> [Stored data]
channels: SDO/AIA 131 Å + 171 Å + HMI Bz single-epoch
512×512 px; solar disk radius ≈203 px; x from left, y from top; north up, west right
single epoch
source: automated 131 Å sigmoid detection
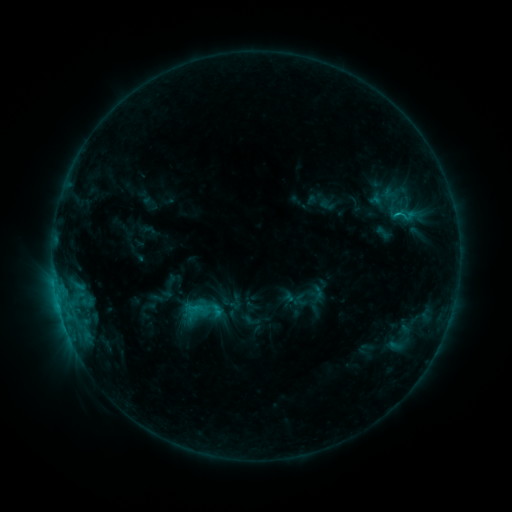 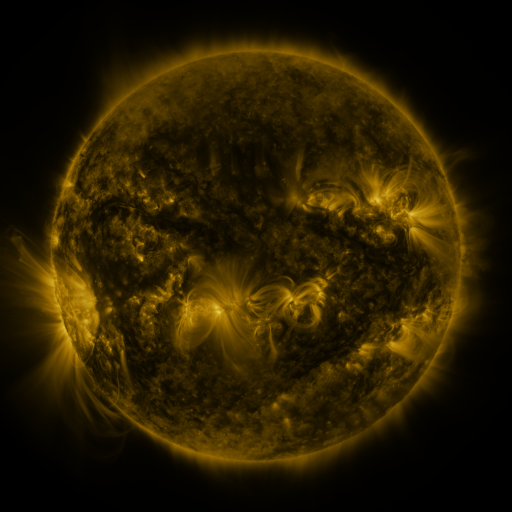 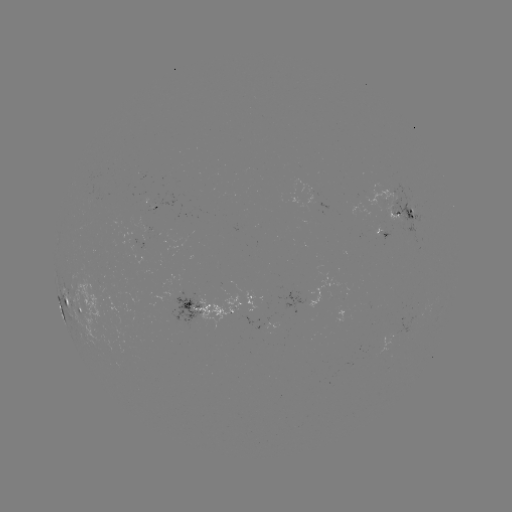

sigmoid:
* * *
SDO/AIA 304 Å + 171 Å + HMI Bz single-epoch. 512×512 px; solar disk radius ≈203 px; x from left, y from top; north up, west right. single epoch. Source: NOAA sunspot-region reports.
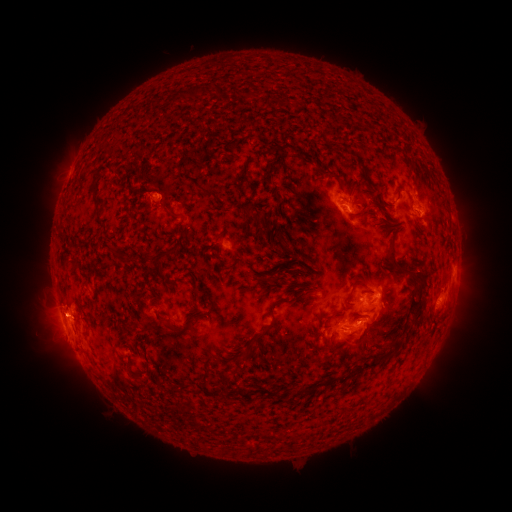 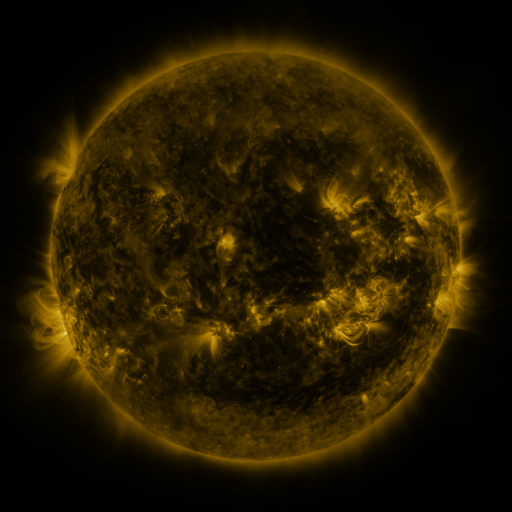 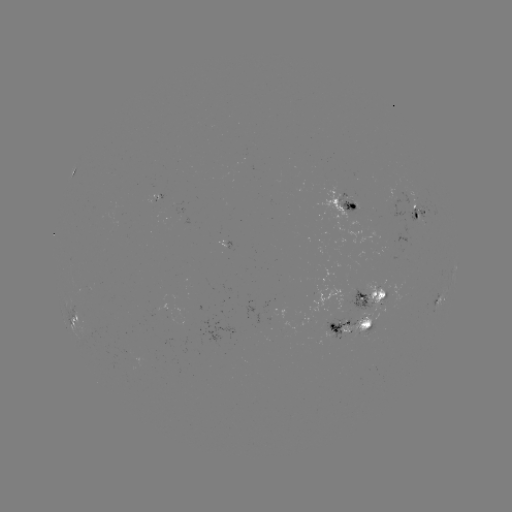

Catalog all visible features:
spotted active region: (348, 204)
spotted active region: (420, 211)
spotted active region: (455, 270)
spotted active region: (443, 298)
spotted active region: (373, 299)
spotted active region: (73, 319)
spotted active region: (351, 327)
...
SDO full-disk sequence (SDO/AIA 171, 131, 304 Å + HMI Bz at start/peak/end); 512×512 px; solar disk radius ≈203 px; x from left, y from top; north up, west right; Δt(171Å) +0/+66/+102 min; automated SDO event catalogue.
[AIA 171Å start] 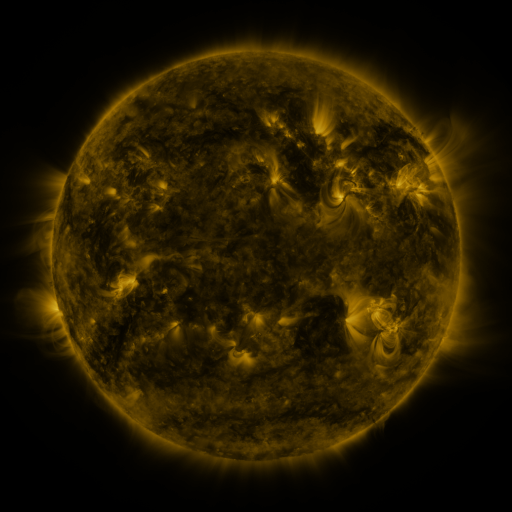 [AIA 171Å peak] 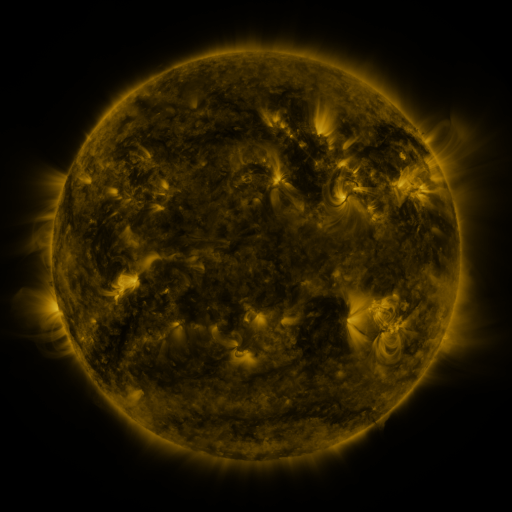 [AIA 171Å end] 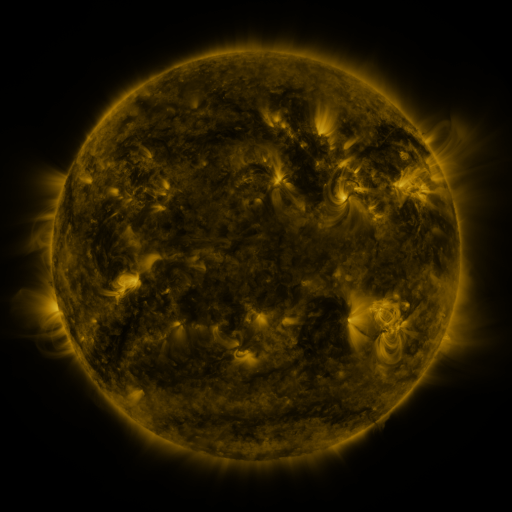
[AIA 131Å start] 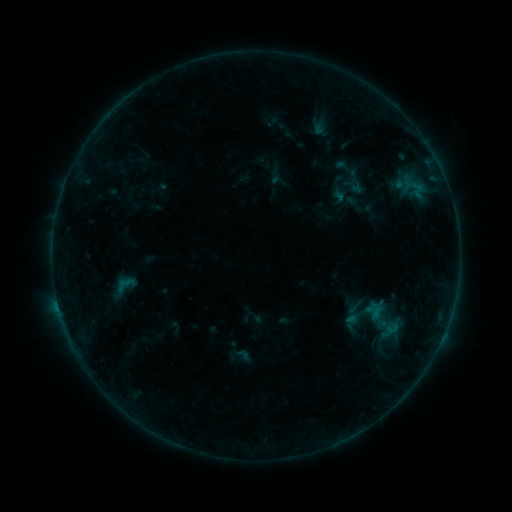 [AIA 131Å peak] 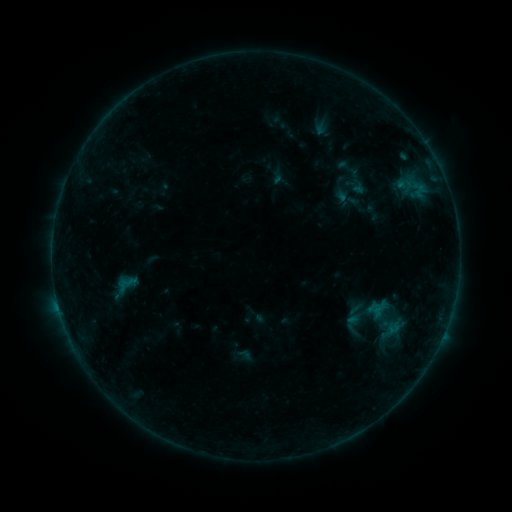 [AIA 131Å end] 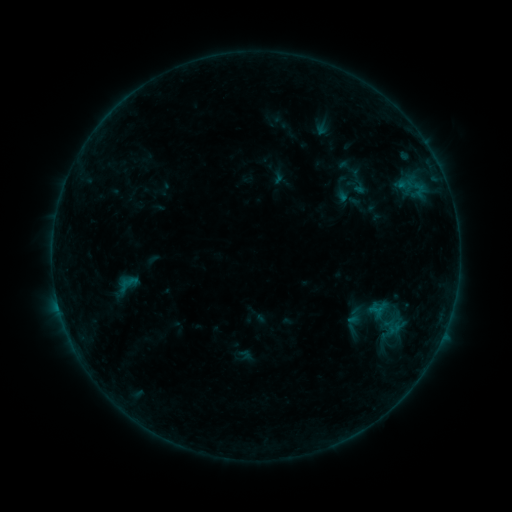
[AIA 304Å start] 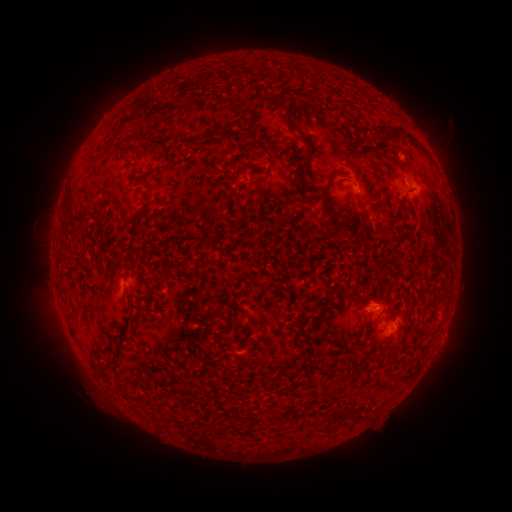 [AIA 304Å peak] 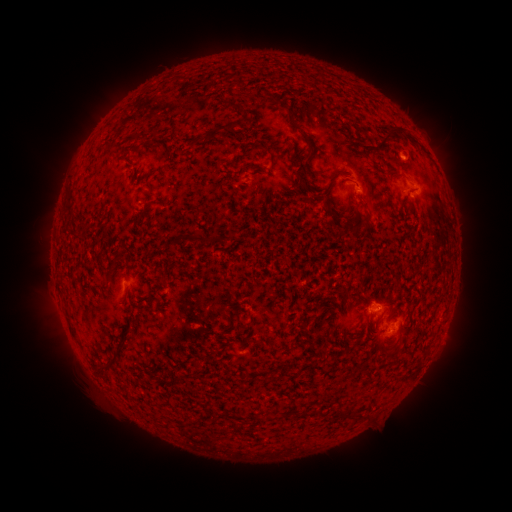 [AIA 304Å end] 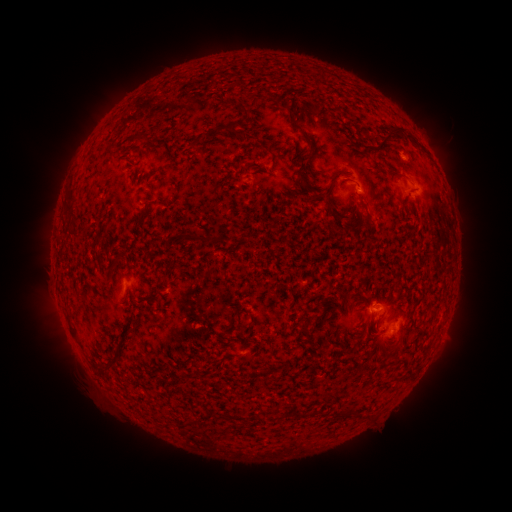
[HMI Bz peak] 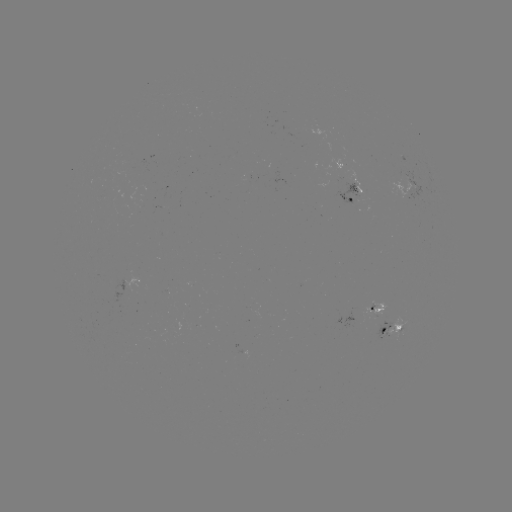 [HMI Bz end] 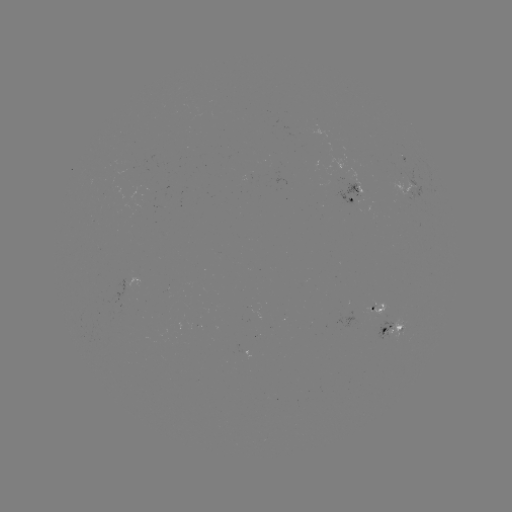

> [Stated problem] Count the lines in the rows above that contain the string 'single', and give only that number.

> [Exercise answer] 3